From the first line of the entries down to the line with "300 | 487474,9 | 510683,3 | 525994,4 |", write out every line exactly; that last line counts, but pictures do not.
Input material below:
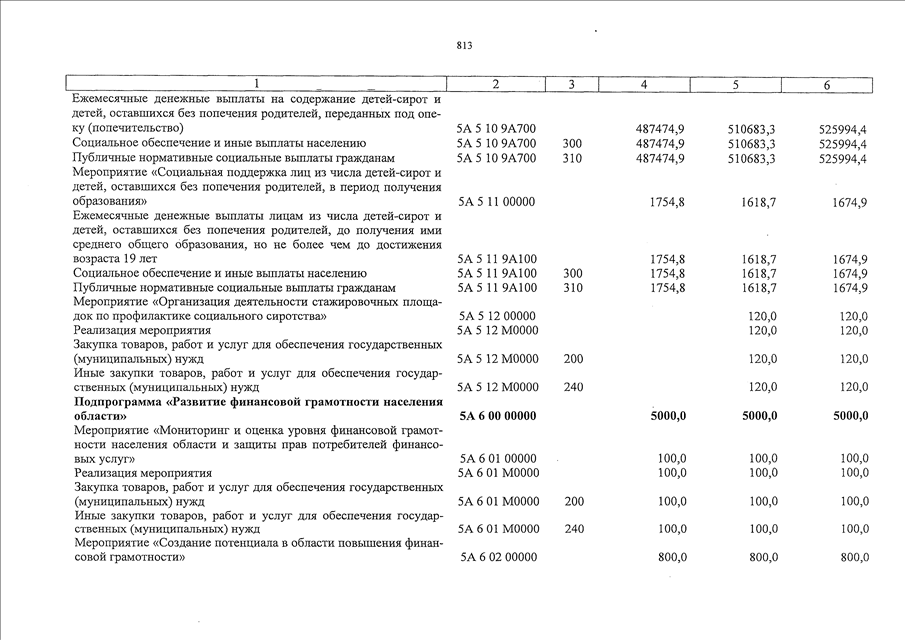 813

| 1 | 2 | 3 | 4 | 5 | 6 |
|---|---|---|---|---|---|
| Ежемесячные денежные выплаты на содержание детей-сирот и детей, оставшихся без попечения родителей, переданных под опеку (попечительство) | 5А 5 10 9А700 | | 487474,9 | 510683,3 | 525994,4 |
| Социальное обеспечение и иные выплаты населению | 5А 5 10 9А700 | 300 | 487474,9 | 510683,3 | 525994,4 |
| Публичные нормативные социальные выплаты гражданам | 5А 5 10 9А700 | 310 | 487474,9 | 510683,3 | 525994,4 |
| Мероприятие «Социальная поддержка лиц из числа детей-сирот и детей, оставшихся без попечения родителей, в период получения образования» | 5А 5 11 00000 | | 1754,8 | 1618,7 | 1674,9 |
| Ежемесячные денежные выплаты лицам из числа детей-сирот и детей, оставшихся без попечения родителей, до получения ими среднего общего образования, но не более чем до достижения возраста 19 лет | 5А 5 11 9А100 | | 1754,8 | 1618,7 | 1674,9 |
| Социальное обеспечение и иные выплаты населению | 5А 5 11 9А100 | 300 | 1754,8 | 1618,7 | 1674,9 |
| Публичные нормативные социальные выплаты гражданам | 5А 5 11 9А100 | 310 | 1754,8 | 1618,7 | 1674,9 |
| Мероприятие «Организация деятельности стажировочных площадок по профилактике социального сиротства» | 5А 5 12 00000 | | | 120,0 | 120,0 |
| Реализация мероприятия | 5А 5 12 М0000 | | | 120,0 | 120,0 |
| Закупка товаров, работ и услуг для обеспечения государственных (муниципальных) нужд | 5А 5 12 М0000 | 200 | | 120,0 | 120,0 |
| Иные закупки товаров, работ и услуг для обеспечения государственных (муниципальных) нужд | 5А 5 12 М0000 | 240 | | 120,0 | 120,0 |
| **Подпрограмма «Развитие финансовой грамотности населения области»** | **5А 6 00 00000** | | **5000,0** | **5000,0** | **5000,0** |
| Мероприятие «Мониторинг и оценка уровня финансовой грамотности населения области и защиты прав потребителей финансовых услуг» | 5А 6 01 00000 | | 100,0 | 100,0 | 100,0 |
| Реализация мероприятия | 5А 6 01 М0000 | | 100,0 | 100,0 | 100,0 |
| Закупка товаров, работ и услуг для обеспечения государственных (муниципальных) нужд | 5А 6 01 М0000 | 200 | 100,0 | 100,0 | 100,0 |
| Иные закупки товаров, работ и услуг для обеспечения государственных (муниципальных) нужд | 5А 6 01 М0000 | 240 | 100,0 | 100,0 | 100,0 |
| Мероприятие «Создание потенциала в области повышения финансовой грамотности» | 5А 6 02 00000 | | 800,0 | 800,0 | 800,0 |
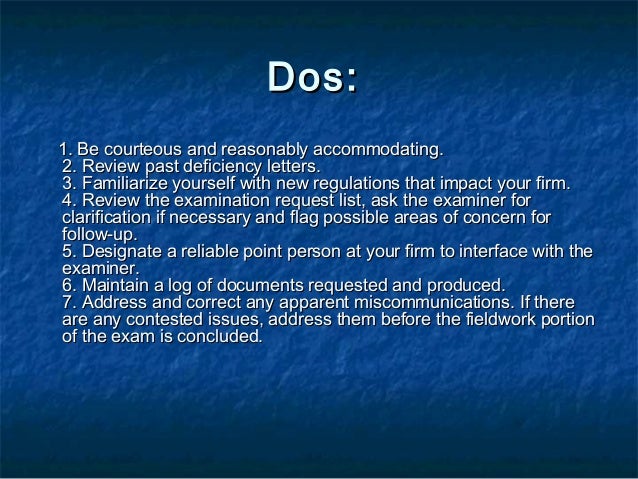 Dos:

1. Be courteous and reasonably accommodating.
2. Review past deficiency letters.
3. Familiarize yourself with new regulations that impact your firm.
4. Review the examination request list, ask the examiner for clarification if necessary and flag possible areas of concern for follow-up.
5. Designate a reliable point person at your firm to interface with the examiner.
6. Maintain a log of documents requested and produced.
7. Address and correct any apparent miscommunications. If there are any contested issues, address them before the fieldwork portion of the exam is concluded.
End of Input material.
- [Result below]:
 813

| 1 | 2 | 3 | 4 | 5 | 6 |
|---|---|---|---|---|---|
| Ежемесячные денежные выплаты на содержание детей-сирот и детей, оставшихся без попечения родителей, переданных под опеку (попечительство) | 5А 5 10 9А700 | | 487474,9 | 510683,3 | 525994,4 |
| Социальное обеспечение и иные выплаты населению | 5А 5 10 9А700 | 300 | 487474,9 | 510683,3 | 525994,4 |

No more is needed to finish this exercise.